● **Texto de estudio**:
▽

Y todo su repertorio neofascista, su matonería e insultadera a quienes desobedecían, sus patrañas para establecer el reino de la mentira, que se erigió como cultura hegemónica de las “falsas noticias”, puso a muchos, más en el solar histórico o patio trasero que ha sido América Latina, a creer que entonces el contrincante, el demócrata Joe Biden, era una suerte de izquierdista, redentor de los pobres y opuesto a lo que este y Trump representan: el neoliberalismo. El sistema de injusticias y desvergüenzas que ha enriquecido a unas minorías y pauperizado a millones.

△

● **Datos del ejercicio**:
▽

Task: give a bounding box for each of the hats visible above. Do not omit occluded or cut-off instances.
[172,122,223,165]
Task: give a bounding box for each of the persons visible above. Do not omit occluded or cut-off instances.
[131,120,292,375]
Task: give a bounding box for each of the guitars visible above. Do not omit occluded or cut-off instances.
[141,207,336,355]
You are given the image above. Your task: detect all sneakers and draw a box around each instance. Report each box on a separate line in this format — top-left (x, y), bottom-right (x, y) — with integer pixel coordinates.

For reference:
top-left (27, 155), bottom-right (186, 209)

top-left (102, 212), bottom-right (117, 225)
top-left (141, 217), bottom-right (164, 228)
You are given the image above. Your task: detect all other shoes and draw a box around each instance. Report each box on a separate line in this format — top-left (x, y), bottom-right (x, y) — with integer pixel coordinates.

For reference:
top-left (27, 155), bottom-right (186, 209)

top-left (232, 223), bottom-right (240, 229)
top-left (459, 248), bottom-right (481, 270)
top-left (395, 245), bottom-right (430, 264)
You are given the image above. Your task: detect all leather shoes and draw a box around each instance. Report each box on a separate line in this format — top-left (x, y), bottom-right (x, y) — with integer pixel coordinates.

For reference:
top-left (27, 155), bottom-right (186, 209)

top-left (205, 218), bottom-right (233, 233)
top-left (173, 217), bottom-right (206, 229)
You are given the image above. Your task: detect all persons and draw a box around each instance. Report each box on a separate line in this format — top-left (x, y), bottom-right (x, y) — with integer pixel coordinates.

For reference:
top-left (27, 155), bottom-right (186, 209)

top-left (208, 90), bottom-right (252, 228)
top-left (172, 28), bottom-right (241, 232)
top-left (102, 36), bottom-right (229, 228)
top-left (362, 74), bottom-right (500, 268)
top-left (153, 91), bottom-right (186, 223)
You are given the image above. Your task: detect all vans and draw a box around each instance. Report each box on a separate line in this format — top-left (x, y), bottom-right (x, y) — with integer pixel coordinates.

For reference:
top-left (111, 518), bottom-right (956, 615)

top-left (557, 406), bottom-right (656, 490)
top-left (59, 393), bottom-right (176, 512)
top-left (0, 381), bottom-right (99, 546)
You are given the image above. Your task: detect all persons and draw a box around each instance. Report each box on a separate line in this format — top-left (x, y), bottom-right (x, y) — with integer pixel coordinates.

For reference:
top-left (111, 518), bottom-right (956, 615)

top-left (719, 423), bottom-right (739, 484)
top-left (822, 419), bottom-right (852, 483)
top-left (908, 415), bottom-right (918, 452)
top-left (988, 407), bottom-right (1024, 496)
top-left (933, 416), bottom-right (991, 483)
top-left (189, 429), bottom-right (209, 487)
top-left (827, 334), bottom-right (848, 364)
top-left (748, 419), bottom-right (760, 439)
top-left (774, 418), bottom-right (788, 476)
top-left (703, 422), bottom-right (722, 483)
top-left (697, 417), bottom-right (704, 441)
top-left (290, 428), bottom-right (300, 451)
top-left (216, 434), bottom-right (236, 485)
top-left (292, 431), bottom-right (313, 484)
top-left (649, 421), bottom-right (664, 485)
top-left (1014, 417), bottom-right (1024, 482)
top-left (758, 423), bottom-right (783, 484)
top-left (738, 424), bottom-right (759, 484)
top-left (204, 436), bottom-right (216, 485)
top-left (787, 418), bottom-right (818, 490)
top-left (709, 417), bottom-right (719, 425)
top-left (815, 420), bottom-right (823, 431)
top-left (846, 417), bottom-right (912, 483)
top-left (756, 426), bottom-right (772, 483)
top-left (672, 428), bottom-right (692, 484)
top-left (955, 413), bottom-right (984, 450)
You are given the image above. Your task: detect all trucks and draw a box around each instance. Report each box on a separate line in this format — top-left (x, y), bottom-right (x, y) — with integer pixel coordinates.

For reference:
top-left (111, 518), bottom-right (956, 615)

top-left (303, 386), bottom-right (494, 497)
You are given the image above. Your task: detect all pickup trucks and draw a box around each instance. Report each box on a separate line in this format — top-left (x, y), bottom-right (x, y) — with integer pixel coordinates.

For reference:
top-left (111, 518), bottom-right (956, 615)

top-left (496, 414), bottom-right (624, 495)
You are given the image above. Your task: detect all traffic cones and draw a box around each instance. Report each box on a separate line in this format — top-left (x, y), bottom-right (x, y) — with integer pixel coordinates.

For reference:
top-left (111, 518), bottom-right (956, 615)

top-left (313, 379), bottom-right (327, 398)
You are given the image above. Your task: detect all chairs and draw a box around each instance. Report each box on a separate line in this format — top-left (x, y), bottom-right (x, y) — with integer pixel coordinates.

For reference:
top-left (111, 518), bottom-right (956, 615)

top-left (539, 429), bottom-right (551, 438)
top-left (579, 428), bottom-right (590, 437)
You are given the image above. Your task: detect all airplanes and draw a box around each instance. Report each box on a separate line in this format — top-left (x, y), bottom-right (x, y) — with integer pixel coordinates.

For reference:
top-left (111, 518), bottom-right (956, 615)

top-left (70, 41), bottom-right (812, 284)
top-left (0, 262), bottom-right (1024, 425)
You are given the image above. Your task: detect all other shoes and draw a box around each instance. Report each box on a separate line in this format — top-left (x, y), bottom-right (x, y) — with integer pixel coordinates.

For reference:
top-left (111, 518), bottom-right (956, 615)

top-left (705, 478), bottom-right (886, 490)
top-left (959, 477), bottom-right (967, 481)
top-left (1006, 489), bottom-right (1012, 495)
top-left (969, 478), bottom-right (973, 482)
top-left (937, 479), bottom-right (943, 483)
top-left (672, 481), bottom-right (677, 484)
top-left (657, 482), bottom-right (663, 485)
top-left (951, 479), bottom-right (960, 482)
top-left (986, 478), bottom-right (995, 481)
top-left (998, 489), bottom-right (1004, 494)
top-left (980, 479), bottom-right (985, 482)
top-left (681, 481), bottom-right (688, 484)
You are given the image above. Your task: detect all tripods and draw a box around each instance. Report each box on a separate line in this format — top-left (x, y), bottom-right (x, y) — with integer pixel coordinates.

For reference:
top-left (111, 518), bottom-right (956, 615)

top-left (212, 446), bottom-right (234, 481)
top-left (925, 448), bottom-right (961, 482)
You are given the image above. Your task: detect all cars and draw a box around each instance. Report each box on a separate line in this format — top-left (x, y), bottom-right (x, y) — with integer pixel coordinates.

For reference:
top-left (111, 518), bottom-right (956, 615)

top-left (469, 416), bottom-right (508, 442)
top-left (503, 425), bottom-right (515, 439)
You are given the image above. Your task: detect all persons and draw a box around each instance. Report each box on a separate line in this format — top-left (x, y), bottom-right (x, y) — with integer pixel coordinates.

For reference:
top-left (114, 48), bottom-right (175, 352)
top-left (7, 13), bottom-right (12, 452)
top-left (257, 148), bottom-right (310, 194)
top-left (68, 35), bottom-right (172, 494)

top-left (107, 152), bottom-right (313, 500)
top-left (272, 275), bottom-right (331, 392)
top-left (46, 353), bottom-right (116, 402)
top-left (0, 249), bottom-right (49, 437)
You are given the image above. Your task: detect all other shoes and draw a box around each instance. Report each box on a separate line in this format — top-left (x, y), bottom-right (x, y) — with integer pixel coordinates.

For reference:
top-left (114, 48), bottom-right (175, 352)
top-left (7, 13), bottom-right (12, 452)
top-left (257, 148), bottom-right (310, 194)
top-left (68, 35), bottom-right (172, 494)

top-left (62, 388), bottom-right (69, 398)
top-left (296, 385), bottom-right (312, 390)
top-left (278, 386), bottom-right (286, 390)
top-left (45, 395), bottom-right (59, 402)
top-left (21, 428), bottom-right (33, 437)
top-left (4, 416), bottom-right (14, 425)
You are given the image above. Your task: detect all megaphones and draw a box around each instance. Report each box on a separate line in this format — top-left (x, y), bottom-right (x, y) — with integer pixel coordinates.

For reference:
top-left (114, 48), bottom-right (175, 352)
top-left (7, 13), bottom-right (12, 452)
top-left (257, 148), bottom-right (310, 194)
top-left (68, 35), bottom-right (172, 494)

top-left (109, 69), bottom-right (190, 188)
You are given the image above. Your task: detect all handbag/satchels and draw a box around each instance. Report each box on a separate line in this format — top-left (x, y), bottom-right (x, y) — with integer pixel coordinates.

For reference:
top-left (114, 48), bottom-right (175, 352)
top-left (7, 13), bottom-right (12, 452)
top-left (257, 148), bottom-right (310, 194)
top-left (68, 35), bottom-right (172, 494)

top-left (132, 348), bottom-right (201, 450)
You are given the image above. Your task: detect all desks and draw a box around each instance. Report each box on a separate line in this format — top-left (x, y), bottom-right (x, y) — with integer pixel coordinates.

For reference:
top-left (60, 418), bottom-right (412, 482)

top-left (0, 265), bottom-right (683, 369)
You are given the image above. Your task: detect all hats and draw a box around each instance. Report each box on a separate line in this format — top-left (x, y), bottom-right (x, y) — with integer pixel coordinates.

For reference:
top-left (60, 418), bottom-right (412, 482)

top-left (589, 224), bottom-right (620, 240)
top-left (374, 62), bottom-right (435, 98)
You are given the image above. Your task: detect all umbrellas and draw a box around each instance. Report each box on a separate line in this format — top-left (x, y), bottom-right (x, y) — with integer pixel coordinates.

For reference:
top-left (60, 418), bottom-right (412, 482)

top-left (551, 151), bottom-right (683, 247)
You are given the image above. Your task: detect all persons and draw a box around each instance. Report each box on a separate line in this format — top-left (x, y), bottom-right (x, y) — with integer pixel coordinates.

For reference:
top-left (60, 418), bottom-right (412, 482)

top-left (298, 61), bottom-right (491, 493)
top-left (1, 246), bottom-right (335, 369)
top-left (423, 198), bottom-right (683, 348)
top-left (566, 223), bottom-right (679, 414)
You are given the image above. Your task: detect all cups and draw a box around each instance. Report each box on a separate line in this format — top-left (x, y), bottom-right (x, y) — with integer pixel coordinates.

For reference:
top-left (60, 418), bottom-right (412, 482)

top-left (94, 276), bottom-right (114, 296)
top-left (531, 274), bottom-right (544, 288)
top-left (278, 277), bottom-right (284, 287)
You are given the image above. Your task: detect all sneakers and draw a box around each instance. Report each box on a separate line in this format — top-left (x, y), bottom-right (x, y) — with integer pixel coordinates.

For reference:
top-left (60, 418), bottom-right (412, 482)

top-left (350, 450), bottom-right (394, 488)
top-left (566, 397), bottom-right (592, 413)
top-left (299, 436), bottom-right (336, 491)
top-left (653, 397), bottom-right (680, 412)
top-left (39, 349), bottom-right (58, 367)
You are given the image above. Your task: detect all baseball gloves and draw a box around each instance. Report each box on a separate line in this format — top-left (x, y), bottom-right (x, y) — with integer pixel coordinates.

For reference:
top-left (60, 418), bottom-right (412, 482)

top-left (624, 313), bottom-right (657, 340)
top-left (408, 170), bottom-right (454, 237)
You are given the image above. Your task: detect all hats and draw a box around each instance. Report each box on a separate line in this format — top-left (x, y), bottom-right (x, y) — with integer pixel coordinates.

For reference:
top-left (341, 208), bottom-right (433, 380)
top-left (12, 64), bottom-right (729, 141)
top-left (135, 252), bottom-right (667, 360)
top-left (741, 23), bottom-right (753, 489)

△

● **Tarea asignada A**: Transcribe del texto sobre Trump y Biden el fragmento que empieza en "Y todo su repertorio" y sigue hasta "pauperizado a millones.".
● **Tarea asignada B**: Continúa el texto sobre Trump y Biden a partir de su última oración.
Los registros no tienen ningún papel en esto.

● **Espacio de respuesta A**:
Y todo su repertorio neofascista, su matonería e insultadera a quienes desobedecían, sus patrañas para establecer el reino de la mentira, que se erigió como cultura hegemónica de las “falsas noticias”, puso a muchos, más en el solar histórico o patio trasero que ha sido América Latina, a creer que entonces el contrincante, el demócrata Joe Biden, era una suerte de izquierdista, redentor de los pobres y opuesto a lo que este y Trump representan: el neoliberalismo. El sistema de injusticias y desvergüenzas que ha enriquecido a unas minorías y pauperizado a millones.

● **Espacio de respuesta B**:
Como lo señaló el expresidente boliviano Evo Morales, que sabe que los que gobiernan en Estados Unidos son los empresarios, las transnacionales, el capitalismo imperialista, y no el pueblo (dividido en demócratas y republicanos): “La única diferencia es que Donald Trump es más racista-fascista”. Trump, legitimador del odio y el clasismo, y que con demagogia y engañifas puso a una gran cantidad de explotados a seguir su estafa politiquera, es otro títere de los poderosos, que igual apoyan con sus fondos y disposiciones a ambas banderías.
Presidentes demócratas y presidentes republicanos han vuelto trizas la democracia. Y en su nombre y en el de la libertad han promovido las invasiones, la violación de soberanías, los golpes de estado, los bombardeos, la horadación de suelos ajenos, el chantaje y los bloqueos económicos. El imperio no guarda consideraciones teóricas sobre el respeto a la libre determinación de los pueblos ni a la convivencia pacífica. Cuando tiene que arrasar, arrasa. Y listo.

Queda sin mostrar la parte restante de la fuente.